WHAT TO PRODUCE -> The lines below, beginning at the one that contains "United States, site archbold_FL-07." and ending at the last, are to be retyped exactly.

DATA EXCERPTS ->
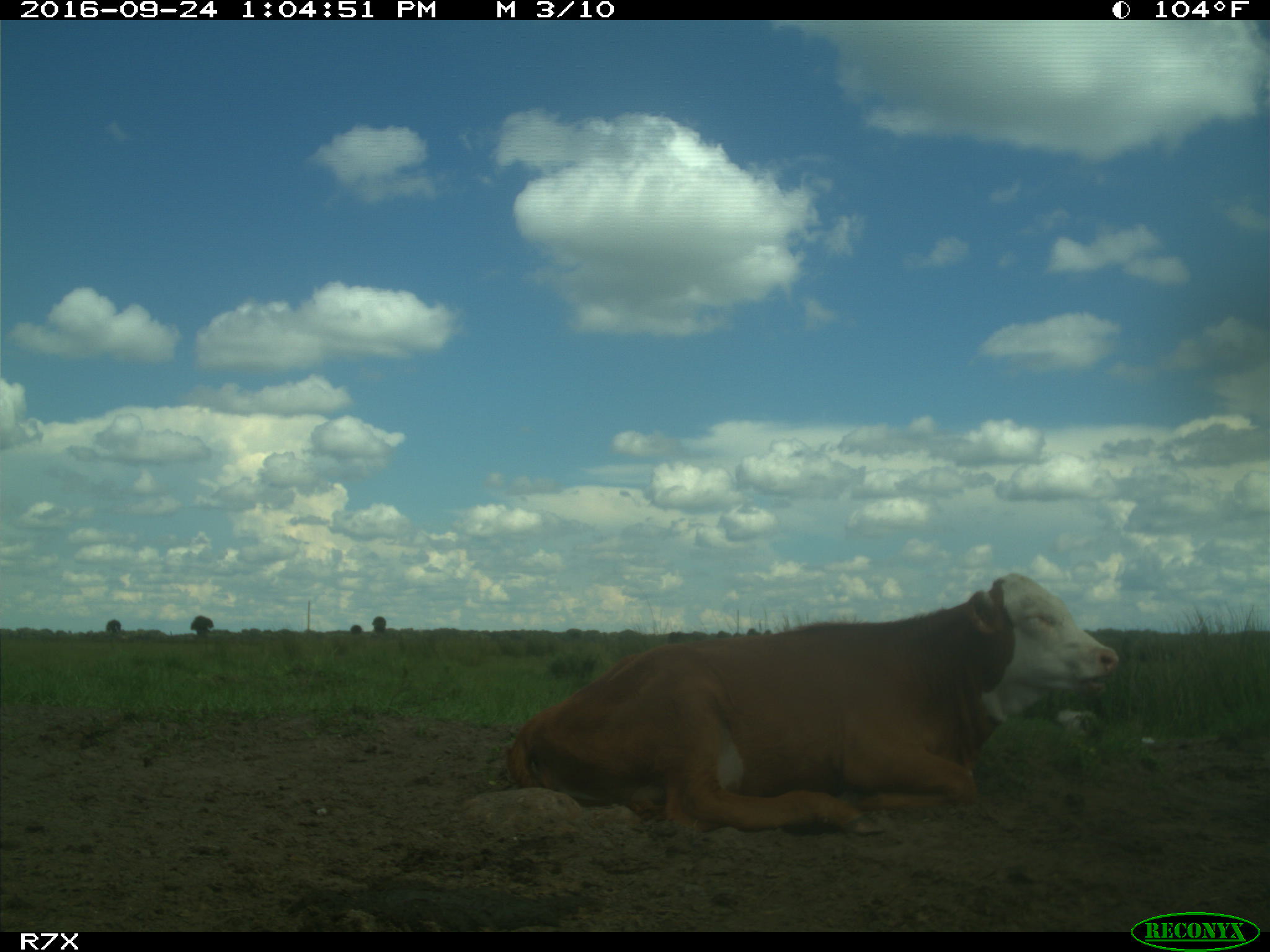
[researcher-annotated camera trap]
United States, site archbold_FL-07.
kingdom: Animalia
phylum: Chordata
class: Mammalia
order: Artiodactyla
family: Bovidae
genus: Bos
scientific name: Bos taurus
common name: domestic cow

WRITTEN RESPONSE ->
United States, site archbold_FL-07.
kingdom: Animalia
phylum: Chordata
class: Mammalia
order: Artiodactyla
family: Bovidae
genus: Bos
scientific name: Bos taurus
common name: domestic cow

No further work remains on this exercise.